You need to understand the requirements of Canada's Income Tax Act. Canada's Income Tax Act makes it mandatory for Canadian residents to report all income from around the world on their income tax returns. This includes sovereign pension income from offshore.
Some of the most common questions surrounding this process include whether or not the person was a Canadian resident at the time they had offshore income and what to do if they did not report offshore income. Our Canadian tax lawyers have extensive experience in managing these types of cases and understand how to assist when you are being assessed with liabilities or residence determinations.
It can be very difficult to figure out the accurate answer as published by the CRA. The details published by this agency can be confusing for people who are trying to determine whether or not they should participate in the voluntary disclosure program.
It is critical to understand that practically all foreign offshore pension income needs to be reported by a Canadian resident even if that offshore income was not taxable in the origin country or if taxes were paid in that foreign jurisdiction.
You could be eligible to obtain a foreign tax credit if foreign taxes were already paid, however, this does not always happen to reduce the amount owed in terms of your Canadian taxes.
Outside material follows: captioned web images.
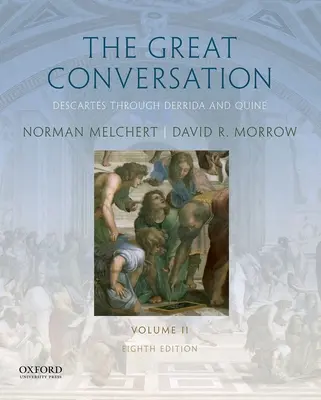 Veľký rozhovor: II. diel: Descartes cez Derridu a Quinea - The Great Conversation: Volume II: Descartes Through Derrida and Quine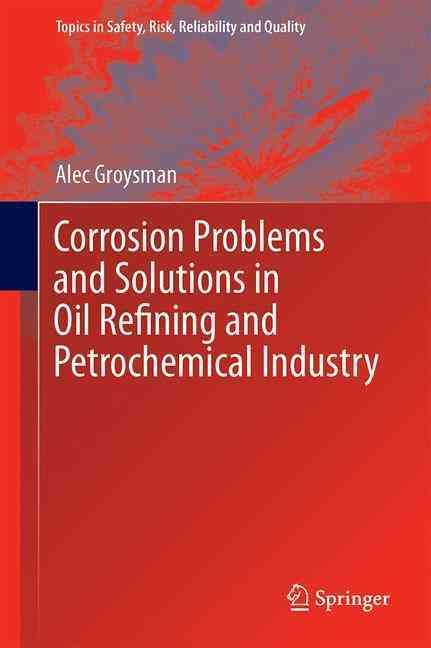 Corrosion Problems and Solutions in Oil Refining and Petrochemical Industry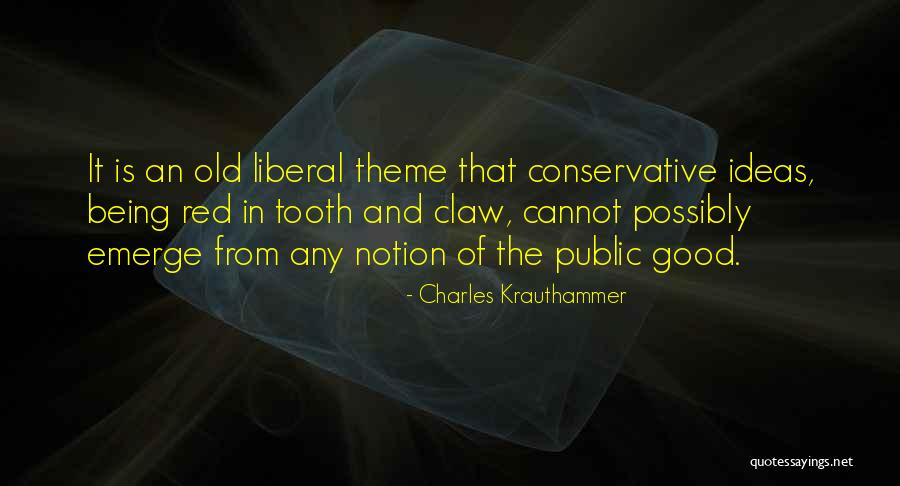 Rantasalonki Quotes By Charles Krauthammer Rantasalonki Quotes By Charles Krauthammer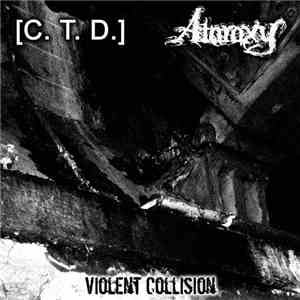 [C. T. D.] / Ataraxy - Violent Collision FLAC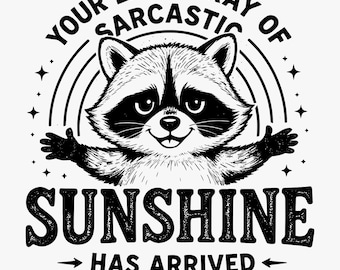 Tu pequeño rayo de sol sarcástico SVG, Mapache Divertido SVG PNG, Tu pequeño rayo de sol sarcástico ha llegado, diseño de sublimacón de moda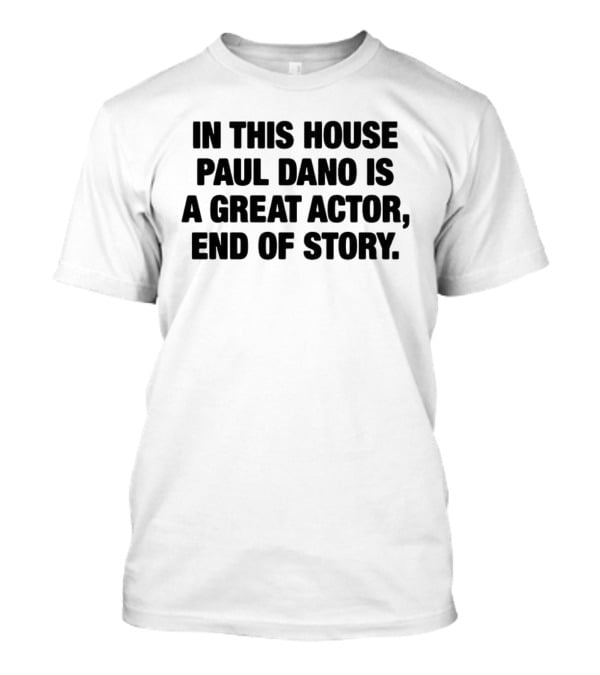 In This House Paul Dano Is A Great Actor End Of Story T-Shirt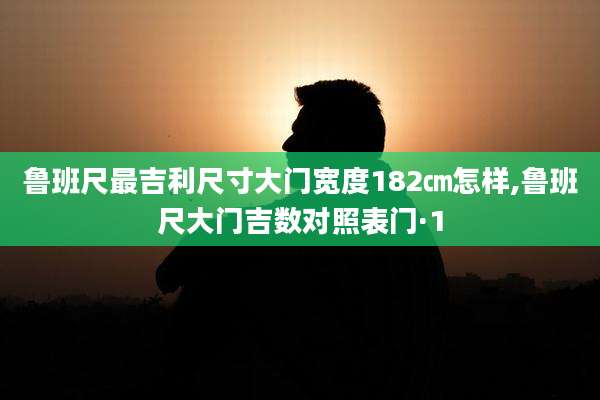 鲁班尺最吉利尺寸大门宽度182㎝怎样,鲁班尺大门吉数对照表门·1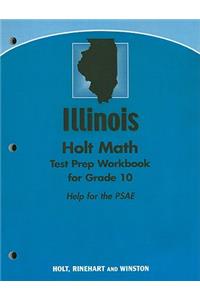 Illinois Holt Math Test Prep Workbook for Grade 10: Help for the PSAE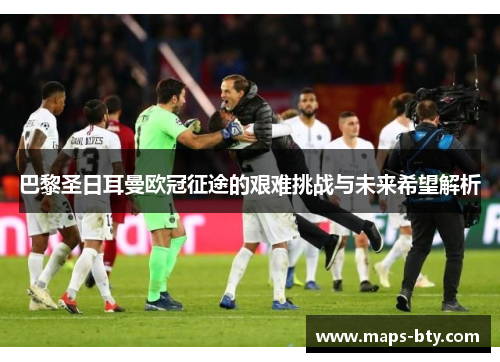 巴黎圣日耳曼欧冠征途的艰难挑战与未来希望解析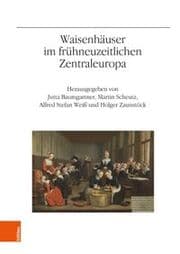 Cover von Waisenhäuser im frühneuzeitlichen Zentraleuropa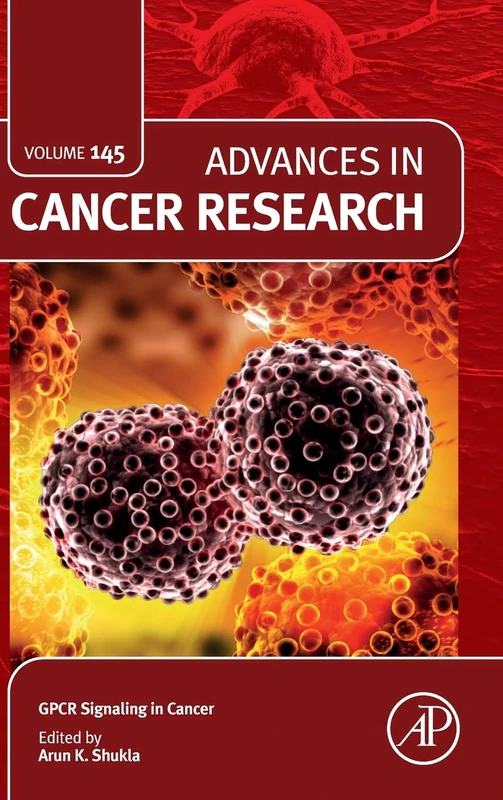 GPCR Signaling in Cancer (Volume 145) (Advances in Cancer Research, Volume 145)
You need support from dedicated Canadian income tax lawyers about how to understand the voluntary disclosures program and how to participate in it.
This is extremely important if you have failed to report pension income. Canada Revenue Agency's VDP allows those taxpayers in Canada who may have reported incomplete or inaccurate information to come forward without facing the dangers of criminal tax prosecution or civil income tax penalties.
The conditions for a valid disclosure include that your disclosure is voluntary, that a penalty is being applied, that the information is at least one-year overdue, and that the information is complete. You need to understand whether or not this is a beneficial program for you and whether or not you should have been classified as a Canadian resident for income tax purposes.
Our attorneys can help you with this determination and can assist you when problems have already come on board regarding unreported offshore income.
Do I have to declare foreign income in Canada?
You could be eligible to obtain a foreign tax credit if your foreign taxes were already paid. However, this does not always bring down the amount owed in terms of your Canadian taxes. You also need to disclose your income voluntarily so as to ensure a transparency and a forced crackdown by the Canadian Revenue Authority. Hiring a lawyer is also a good method to prevent it.
Do I have to pay taxes on income earned outside Canada?
If you earned more than 10% outside Canada, you won't be eligible to earn any tax free income up to a total amount of $12,069.
How much foreign income is tax free in Canada?
Residents. Individuals resident in Canada are subject to Canadian income tax on their worldwide income, regardless of where it is earned or where it is received, and they are eligible for a potential credit or deduction for foreign taxes paid on income derived from foreign sources.
"These articles provide information of a general nature only. It is only current at the posting date. It is not updated and it may no longer be current. It does not provide legal advice nor can it or should it be relied upon. All tax situations are specific to their facts and will differ from the situations in the articles. If you have specific legal questions you should consult a lawyer."